**TEXTO FORNECIDO:**

•••••

Tempos estranhos estes que vivemos. Estranhamente vamo-nos adaptando a novas realidades, e vamos dando a conhecer o que somos numa alucinante viagem entre o nosso melhor e o nosso pior enquanto Homens Velhos num Velho Mundo. Queremos começar a começar de novo, sacudindo a poeira dos ombros após a queda do telhado na nossa cabeça. Mas antes de nos levantarmos, teremos que ser capazes de escutar o que se passa em torno da nossa vida.
Qualquer pandemia tem como principal objectivo derrotar-nos. Esta em particular, além de ter tirado vidas, deu-nos a oportunidade de repensar vidas, de não nos deixar-mos derrotar assim tão facilmente. O mundo andava já globalizado de coisas boas e bonitas, mas também de outras feias, duras e degradantes. Globalmente o mundo padeceu perante a dúvida, o medo e a incerteza. Morreram pessoas, ainda hoje morrem pessoas. Mais do que fechados em casa, ficamos muitas vezes fechados em nós mesmos, frios e absortos, com a tentativa de proteger os nossos, virados para o que nos pertence.
O mundo foi-nos colocando à prova e aqui e ali fomos respondendo à provocação, encontrando estratégias de sobrevivência social, de relacionamento paredes meias, de contactos para lá dos abraços proibidos. Passámos mais tempo em casa, em família, e isso, quando tudo corria bem, abria-nos horizontes de amor, levava-nos a experimentar novas sensações de encontro verdadeiro entre pessoas felizes, num tempo infeliz, quase que envergonhados com essa felicidade de viver mais a nossa família. Outras vezes penso que algumas casas viraram campos de batalha, infernos dos tempos modernos onde pequenos apartamentos se transformaram em campos de refugiados.
Muitos de nós ficaram sozinhos, morreram sozinhos não às mãos da pandemia infecciosa, mas pela falta de mãos que combatiam sempre a solidão, o isolamento, a tristeza e a desumanidade gritante de beira de ruela, e que neste tempo, deixaram de poder ser dadas, deixaram de aparecer, deixaram de agarrar as vidas precárias de pessoas que morriam antes de tempo, mas que eram sempre salvas a cada visita. As visitas acabaram e com elas acabou o fio ténue que prendia tantos de nós à vida, e por isso morremos, muitos de nós já morremos, sozinhos, infectados pelo desamor e pelo abandono que nos atira para o canto da vida, esperando apenas a morte chegar. Não é o bicho que nos mata, a muitos de nós o bicho matou as oportunidades que nos eram dadas de não morrer de tristeza, renovando esperança a cada dia. O bicho matou a mensagem, e os mensageiros deixaram de salvar vidas.

•••••

**Entradas de dados recolhidas:**

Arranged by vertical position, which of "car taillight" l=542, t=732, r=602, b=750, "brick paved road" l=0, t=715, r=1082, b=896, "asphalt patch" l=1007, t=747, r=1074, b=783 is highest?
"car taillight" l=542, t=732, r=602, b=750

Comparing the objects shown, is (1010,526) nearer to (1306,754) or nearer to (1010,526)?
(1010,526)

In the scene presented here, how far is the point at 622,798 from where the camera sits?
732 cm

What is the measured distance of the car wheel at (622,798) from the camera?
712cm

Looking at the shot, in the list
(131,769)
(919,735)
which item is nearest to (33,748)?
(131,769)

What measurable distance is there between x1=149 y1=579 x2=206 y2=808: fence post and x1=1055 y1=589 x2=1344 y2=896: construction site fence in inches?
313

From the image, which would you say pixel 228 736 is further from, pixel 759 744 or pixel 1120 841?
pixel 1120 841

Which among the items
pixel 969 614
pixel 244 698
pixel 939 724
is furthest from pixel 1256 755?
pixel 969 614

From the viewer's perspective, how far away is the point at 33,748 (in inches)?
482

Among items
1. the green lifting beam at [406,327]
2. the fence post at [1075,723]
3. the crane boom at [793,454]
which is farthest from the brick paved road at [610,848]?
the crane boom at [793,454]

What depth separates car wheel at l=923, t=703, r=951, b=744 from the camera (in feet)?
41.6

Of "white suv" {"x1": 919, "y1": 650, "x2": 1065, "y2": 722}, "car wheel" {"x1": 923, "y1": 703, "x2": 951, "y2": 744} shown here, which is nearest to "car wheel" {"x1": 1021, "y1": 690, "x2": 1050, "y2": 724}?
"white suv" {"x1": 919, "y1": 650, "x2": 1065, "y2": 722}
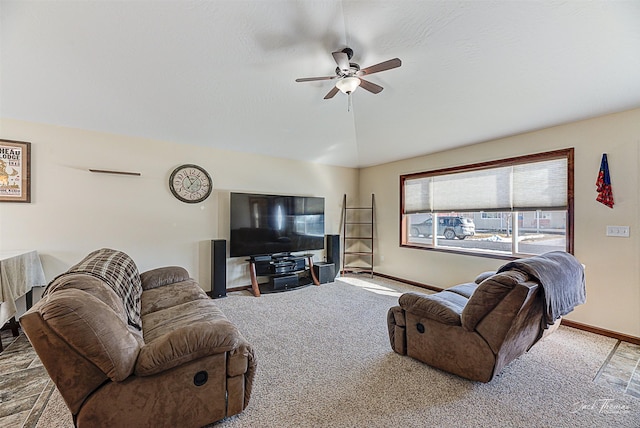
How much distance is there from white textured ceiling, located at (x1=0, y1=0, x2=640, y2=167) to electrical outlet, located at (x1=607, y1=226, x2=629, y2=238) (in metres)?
1.24

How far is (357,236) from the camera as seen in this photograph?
609 centimetres

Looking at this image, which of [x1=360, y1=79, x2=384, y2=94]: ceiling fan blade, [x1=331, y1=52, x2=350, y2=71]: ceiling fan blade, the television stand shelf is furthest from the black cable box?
[x1=331, y1=52, x2=350, y2=71]: ceiling fan blade

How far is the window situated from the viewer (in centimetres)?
334

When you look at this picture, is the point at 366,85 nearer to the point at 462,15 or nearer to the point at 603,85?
the point at 462,15

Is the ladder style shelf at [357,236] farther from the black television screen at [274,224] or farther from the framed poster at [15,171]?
the framed poster at [15,171]

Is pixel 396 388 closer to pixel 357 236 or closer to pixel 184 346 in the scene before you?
pixel 184 346

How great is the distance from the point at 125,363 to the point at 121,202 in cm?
304

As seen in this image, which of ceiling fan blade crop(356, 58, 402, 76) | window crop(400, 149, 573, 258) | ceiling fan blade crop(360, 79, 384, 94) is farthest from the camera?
window crop(400, 149, 573, 258)

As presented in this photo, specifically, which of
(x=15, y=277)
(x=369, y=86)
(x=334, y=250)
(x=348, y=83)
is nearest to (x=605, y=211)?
(x=369, y=86)

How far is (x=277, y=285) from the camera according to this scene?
14.8 ft

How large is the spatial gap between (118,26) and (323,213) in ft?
12.8

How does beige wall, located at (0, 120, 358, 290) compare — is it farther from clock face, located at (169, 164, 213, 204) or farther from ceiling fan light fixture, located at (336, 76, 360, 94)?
ceiling fan light fixture, located at (336, 76, 360, 94)

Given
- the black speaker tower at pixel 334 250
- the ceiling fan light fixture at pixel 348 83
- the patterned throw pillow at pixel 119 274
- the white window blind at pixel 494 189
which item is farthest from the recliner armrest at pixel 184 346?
the white window blind at pixel 494 189

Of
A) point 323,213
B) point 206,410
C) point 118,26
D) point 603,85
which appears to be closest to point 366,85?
point 118,26
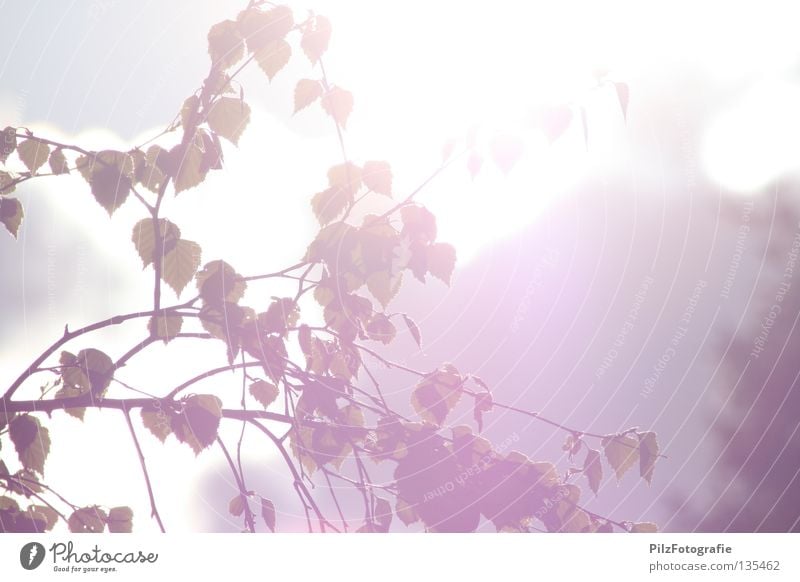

•••••

**ENUNCIADO 1:**
Devolva, do texto sobre a pandemia, todo o trecho que vai desde "Tempos estranhos estes" até "da nossa vida.".
**ENUNCIADO 2:**
Indique se cada afirmação está de acordo com o texto sobre a pandemia, respondendo sim ou não e citando as palavras do texto que o determinam: (a) durante este tempo passou-se mais tempo em casa, em família; (b) a pandemia já não causa mortes; (c) as visitas prosseguiram durante este tempo.
**ENUNCIADO 3:**
Traduza para inglês a seguinte frase do texto sobre a pandemia: "Qualquer pandemia tem como principal objectivo derrotar-nos."
Os dados não guardam qualquer relação com o texto sobre a pandemia.

**RESPOSTA ESCRITA 1:**
Tempos estranhos estes que vivemos. Estranhamente vamo-nos adaptando a novas realidades, e vamos dando a conhecer o que somos numa alucinante viagem entre o nosso melhor e o nosso pior enquanto Homens Velhos num Velho Mundo. Queremos começar a começar de novo, sacudindo a poeira dos ombros após a queda do telhado na nossa cabeça. Mas antes de nos levantarmos, teremos que ser capazes de escutar o que se passa em torno da nossa vida.

**RESPOSTA ESCRITA 2:**
(a) Sim: "Passámos mais tempo em casa, em família".
(b) Não: "Morreram pessoas, ainda hoje morrem pessoas."
(c) Não: "As visitas acabaram".

**RESPOSTA ESCRITA 3:**
The main objective of any pandemic is to defeat us.